Cranston looked at Minerva. “What did you find in that old settlement where you found the Datab?”

“A few old buildings with broken doors, and a lot of things we couldn’t identify.”

“How did the doors appear to have been broken?”

“Like they were hit from outside with something big and heavy,” she said.

“Your creations revolted, all right,” he said to Violet.

“They weren’t my creations,” she objected. “I was opposed to the idea.”

“Do you think that helped any of the people on the surface? When the slaves rose up, they were too angry to care which humans wanted them there, which ones thought they were just ham on the hoof, and which ones planned on taking away the sentience they had given them. Humans are the bogey-man down there, and apparently for good reason.” He rubbed his forehead. “There’s your truth that you were looking for, Minerva. What do you want to do with it?”

“I want to go home,” she said. “I want his Boarness to see what our history really is, and to let us learn from the truth instead of from silly myths that just perpetuate the ignorance. I want to learn all I can from you, and how we can use knowledge to make our lives better.”

“Will he accept the truth from you now?”

“He’ll have to, if you show him what you’ve shown me.”

“What if we want to go home, Minerva? Your kind has made this into your world now – a place for hogs and not humans. Voidrunner can return us to the Kino, and from there back to Procyon and the rest of the Archipelago. There are over a hundred worlds full of humans now, and any one of those could be home to us.”

Violet shook her head. “It’s been too long. Any semblance of home that I might have had ceased to exist a long time ago. I was better off in SusAn.”

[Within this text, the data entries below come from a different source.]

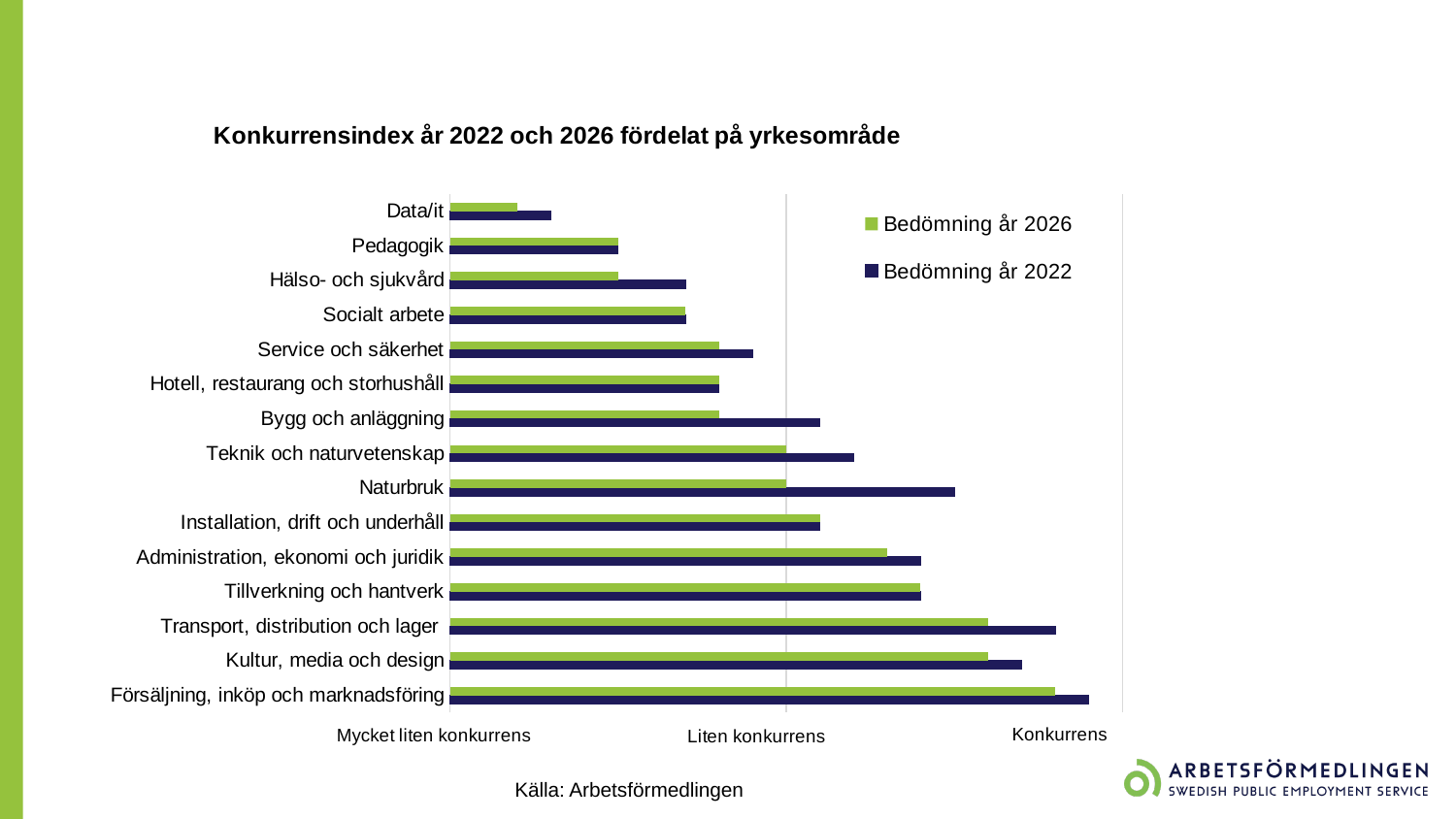
Which occupational area has the lowest value for Bedömning år 2026? Data/it What is the title of the chart? Konkurrensindex år 2022 och 2026 fördelat på yrkesområde How many series does the legend list? 2 For Naturbruk, which is larger: the value for Bedömning år 2022 or Bedömning år 2026? Bedömning år 2022 How many occupational areas (categories) are listed on the chart? 15 For Bedömning år 2022, which is larger: Transport, distribution och lager or Kultur, media och design? Transport, distribution och lager What kind of chart is shown on the slide? Bar chart Which colour represents Bedömning år 2026 in the legend? Green Which occupational area has the highest value for Bedömning år 2022? Försäljning, inköp och marknadsföring Which occupational area has the highest value for Bedömning år 2026? Försäljning, inköp och marknadsföring For Bygg och anläggning, which is larger: the value for Bedömning år 2022 or Bedömning år 2026? Bedömning år 2022 Which occupational area has the lowest value for Bedömning år 2022? Data/it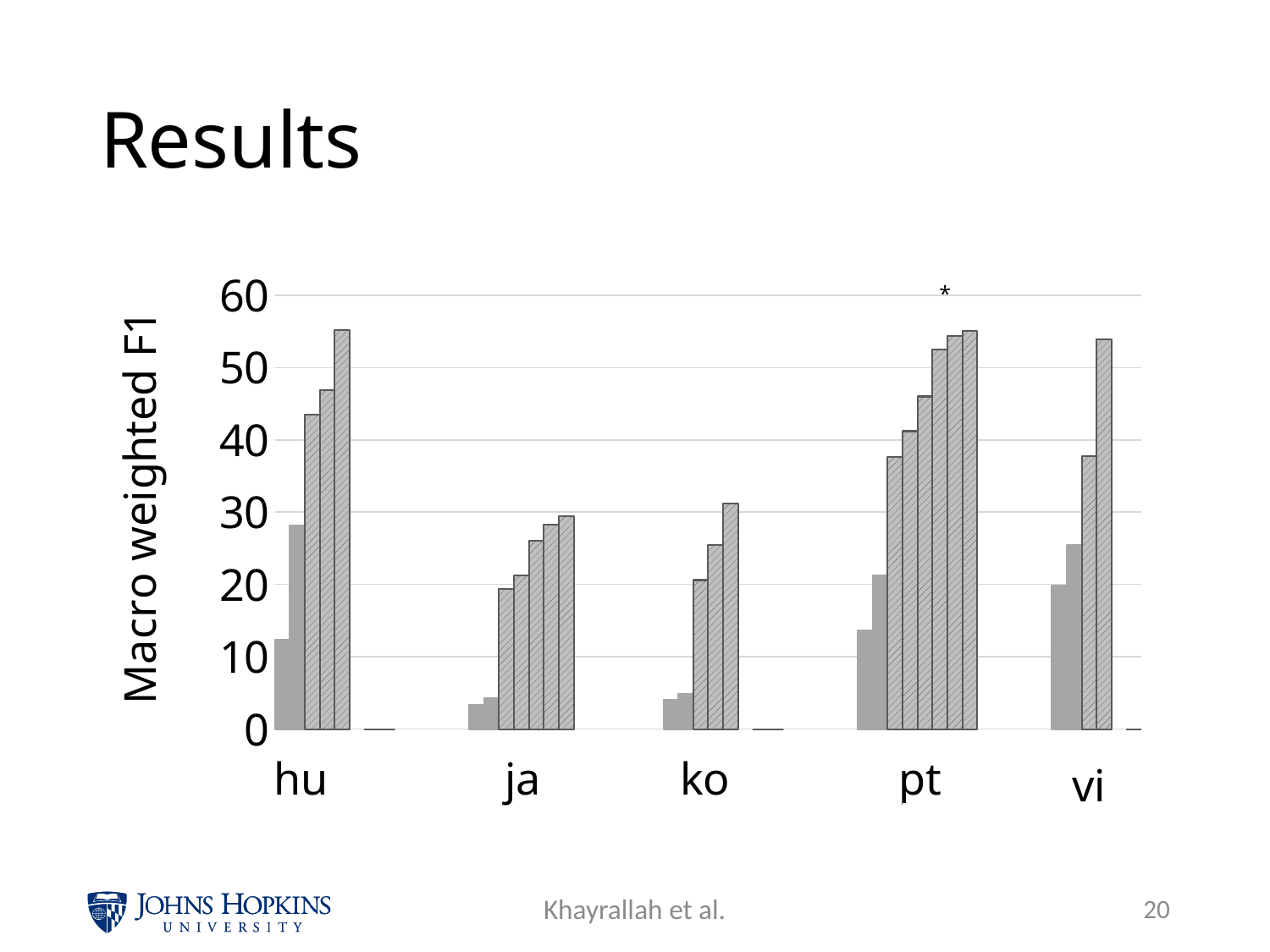
Is the tallest bar for hu greater or less than 50? greater Is the leftmost solid bar for hu greater or less than 20? less Within the pt group, do the bars rise or fall from left to right? rise How many language categories are shown on the x axis? 5 What is the label of the y axis? Macro weighted F1 Which category has the taller tallest bar, ja or pt? pt Is the tallest bar for ko greater or less than 40? less What kind of chart is shown on the slide? bar chart Which category has an asterisk marked above its bars? pt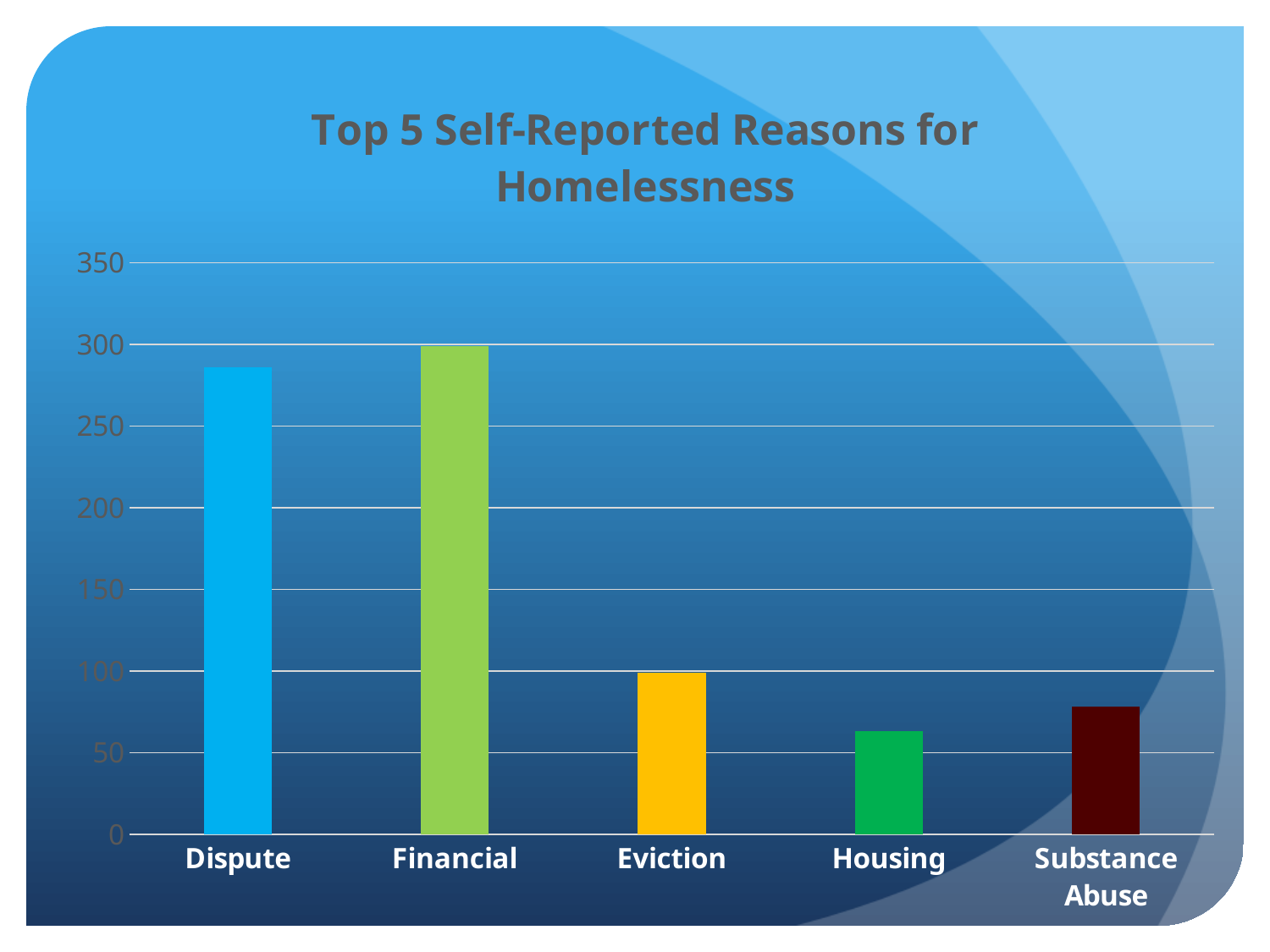
Which category has the highest value? Financial Which category has the lowest value? Housing What is the title of the chart? Top 5 Self-Reported Reasons for Homelessness Is the value for Financial greater or less than 250? greater Is the value for Substance Abuse greater or less than 50? greater Is the value for Dispute greater or less than 300? less Which is larger, the value for Housing or the value for Substance Abuse? Substance Abuse What type of chart is shown on the slide? bar chart Which is larger, the value for Eviction or the value for Substance Abuse? Eviction How many categories are shown on the x axis of the chart? 5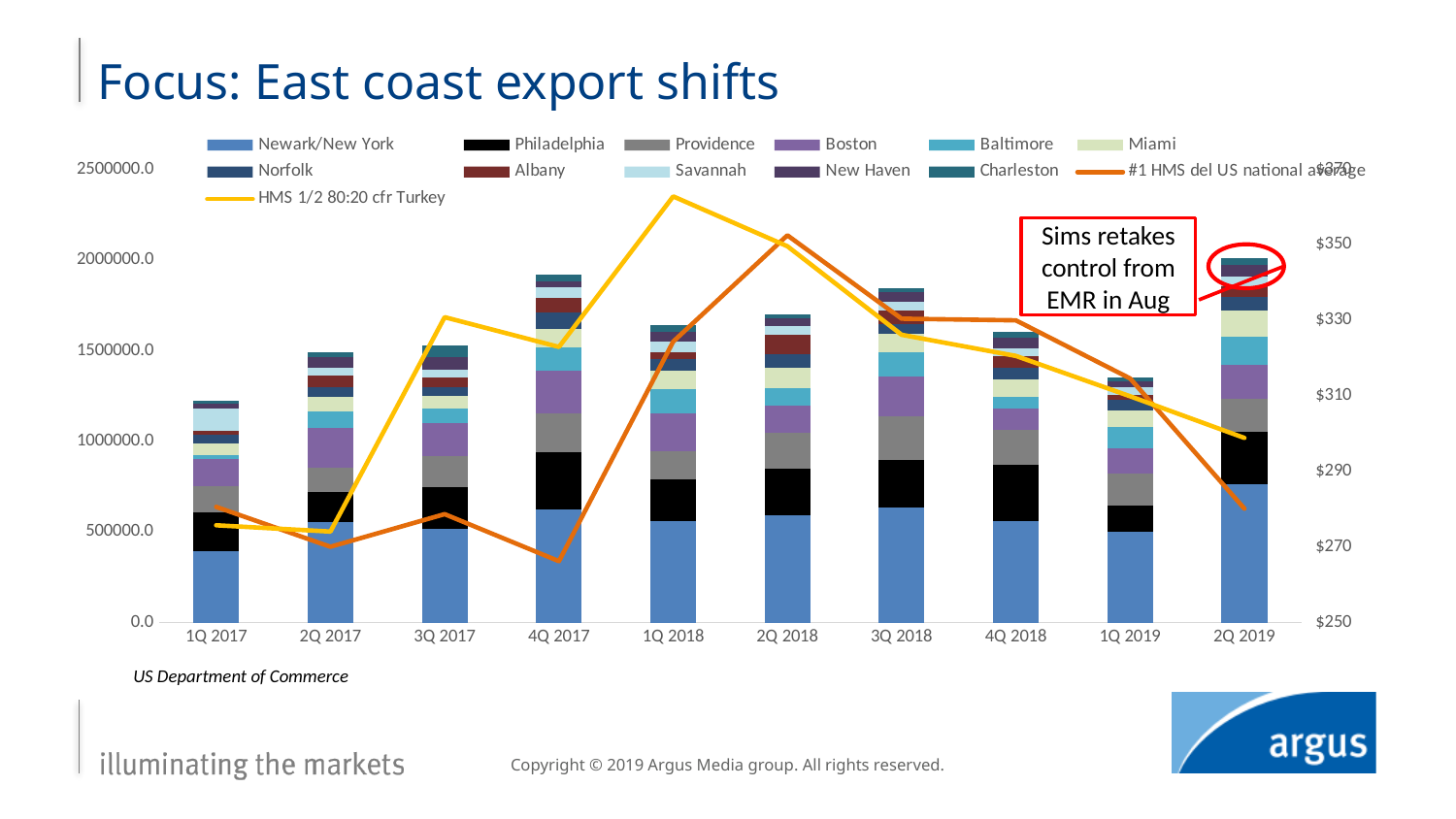
How many quarters are shown along the x axis? 10 What kind of chart is shown on the slide? Stacked bar chart with line series Which quarter has the tallest stacked bar? 2Q 2019 What is the title of the chart on the slide? Focus: East coast export shifts How many series does the legend list? 13 In which quarter does the HMS 1/2 80:20 cfr Turkey line reach its highest point? 1Q 2018 Does the HMS 1/2 80:20 cfr Turkey line rise or fall from 1Q 2018 to 2Q 2019? fall Is the total stacked bar for 1Q 2019 greater or less than 1500000.0? less Is the total stacked bar for 4Q 2017 greater or less than 1500000.0? greater Which quarter has the shortest stacked bar? 1Q 2017 Is the #1 HMS del US national average value for 2Q 2019 greater or less than $290? less In which quarter does the #1 HMS del US national average line reach its lowest point? 4Q 2017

“You could stay here,” Minerva said. “You know things that have long been lost to us. Your people created us – shouldn’t you also help us?” She turned pleading eyes on Cranston. “Don’t give me a glimpse of all of this, and then make me go back to being Mocking Sow again.”

He met her eyes and swallowed. “Voidrunner, prepare two relay drones. First destination is SRV Eusebio Kino, and second destination is Colonial Council Headquarter, Earthrise City. Copy all data collected here on both, and advise that I will be remaining to prepare this world for introduction to the Archipelago. Confirm.”

“Confirmed,” Voidrunner replied.

He smiled at Violet. “I couldn’t let you stay here alone, could I? Somehow, I think you’d like a chance to fix what the Erikson mission started, wouldn’t you?”

She thought a moment, and then slowly nodded.

Voidrunner, commence pre-descent diagnostics and calculate a return trajectory to the last landing spot. Let’s go help a certain boar redefine his idea of Hog Heaven.”